Open-Domain Text Evaluation via Contrastive Distribution Methods
Sidi Lu, Hongyi Liu, Asli Celikyilmaz, Tianlu Wang, Nanyun Peng
TL;DR
This work introduces Contrastive Distribution Methods (CDM) for open-domain text evaluation, framing model quality as an oracle function $E(p)$ and leveraging a partial-order across model sizes to contrast distributions from two models. It develops two evaluation paradigms: Generative CDM, which synthesizes challenging negative samples via a degraded distribution to train a discriminator, and Discriminative CDM, which directly aggregates step-wise contrastive momentum between an amateur and an expert model as a quality score. The authors demonstrate that CDM yields higher correlation with human judgments than strong baselines on multi-turn dialogue coherence and commonsense generation tasks, including a CommonsGen-trinity evaluation where CDM achieves state-of-the-art. Overall, CDM provides a scalable, reference-free, distribution-focused framework for evaluating open-domain generation with practical impact for model development and benchmarking.
Abstract
Recent advancements in open-domain text generation, driven by the power of large pre-trained language models (LLMs), have demonstrated remarkable performance. However, assessing these models' generation quality remains a challenge. In this paper, we introduce a novel method for evaluating open-domain text generation called Contrastive Distribution Methods (CDM). Leveraging the connection between increasing model parameters and enhanced LLM performance, CDM creates a mapping from the _contrast_ of two probabilistic distributions -- one known to be superior to the other -- to quality measures.

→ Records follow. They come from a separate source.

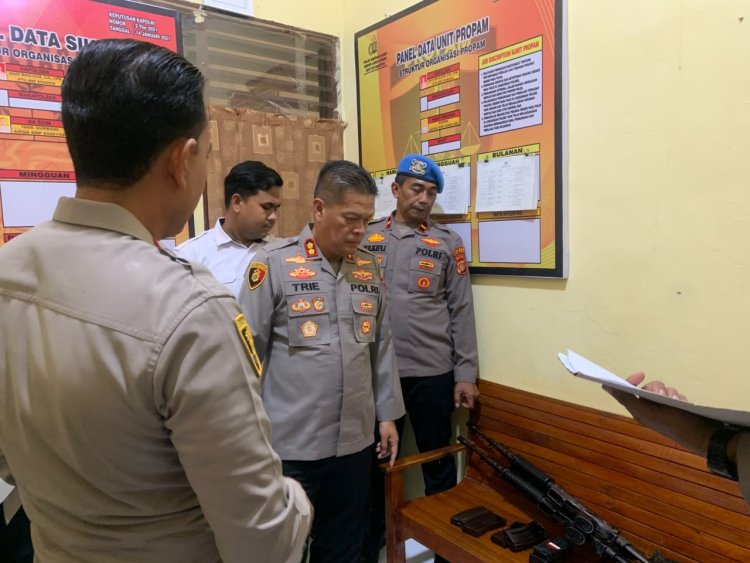 Perkuat Pengawasan Internal, Kapolres Aceh Utara Periksa Inventaris Senjata Api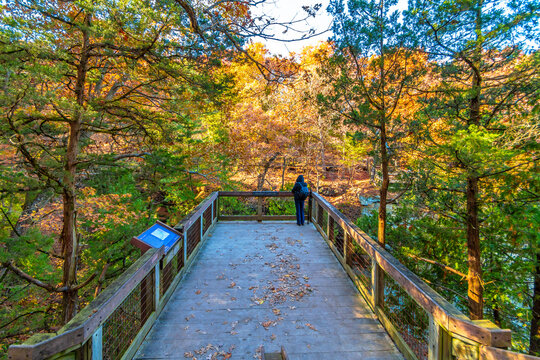 Starved Rock State Park View In Illinois Of USA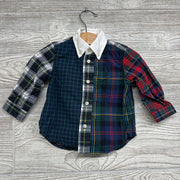 LS Button Up Plaid Shirt 9M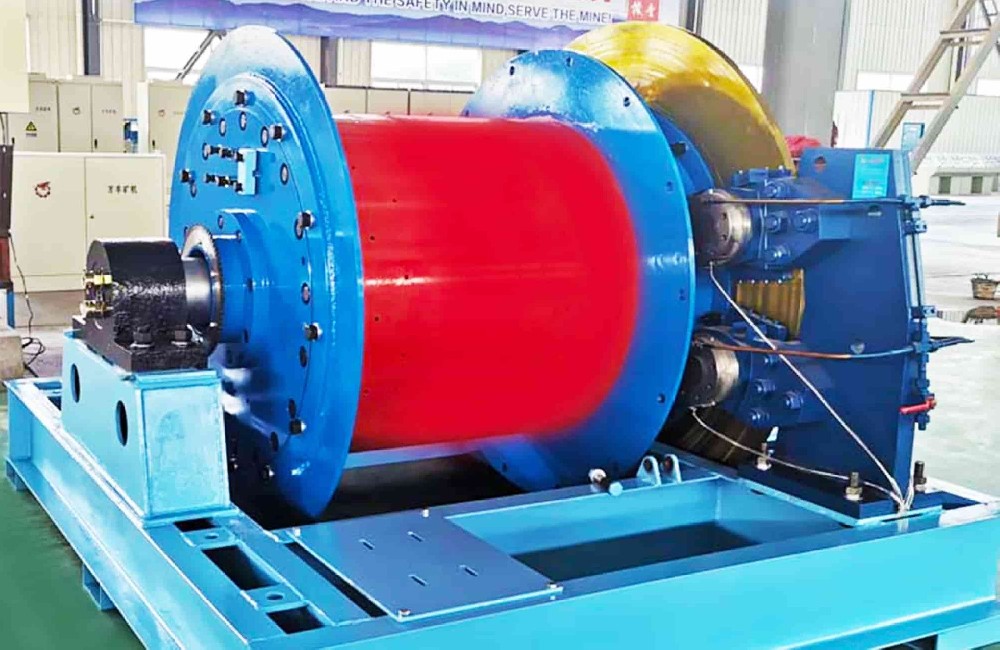 永磁电机内装式矿用提升绞车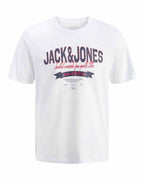 Organic T-shirt Men Bright White | Smilebutiken - Jack & Jones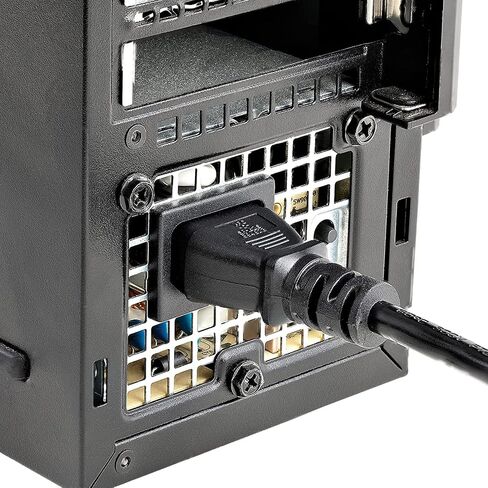 MOTONG Coiled Universal 3 Prong Power Extension Cable, NEMA 5-15P Male to IEC 320 C13 Female PDU Extender Cable Cord for Computer HDTV Monitor LED in Saudi Arabia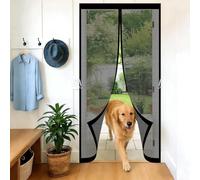 Mosquitera Magnetica 60 x 130 cm Cierre Magnético Completo sin Huecos Contra Insectos Resistente Mosquitero Magnético para Puerta para Salón Balcón Corredor Patio, Negro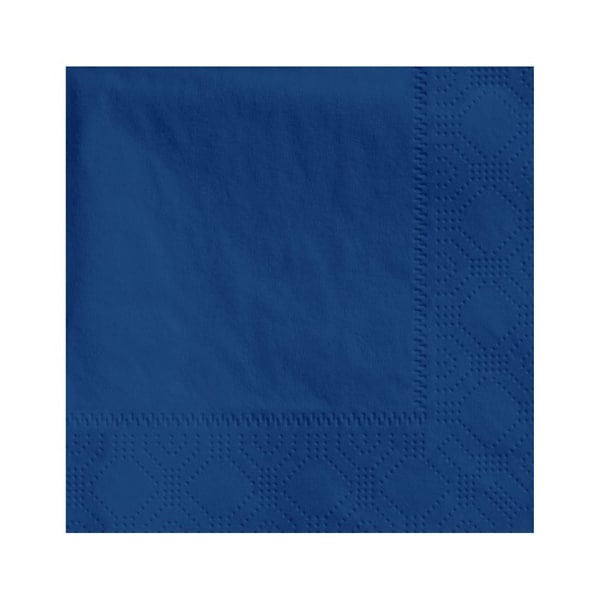 Hoffmaster 4.75" Regal Embossed Navy Beverage Napkins, PK250 180322 - main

We investigate CDM for open-domain text generation evaluation under two paradigms: 1) _Generative_ CDM, which harnesses the contrast of two language models' distributions to generate synthetic examples for training discriminator-based metrics; 2) _Discriminative_ CDM, which directly uses distribution disparities between two language models for evaluation. Our experiments on coherence evaluation for multi-turn dialogue and commonsense evaluation for controllable generation demonstrate CDM's superior correlate with human judgment than existing automatic evaluation metrics, highlighting the strong performance and generalizability of our approach.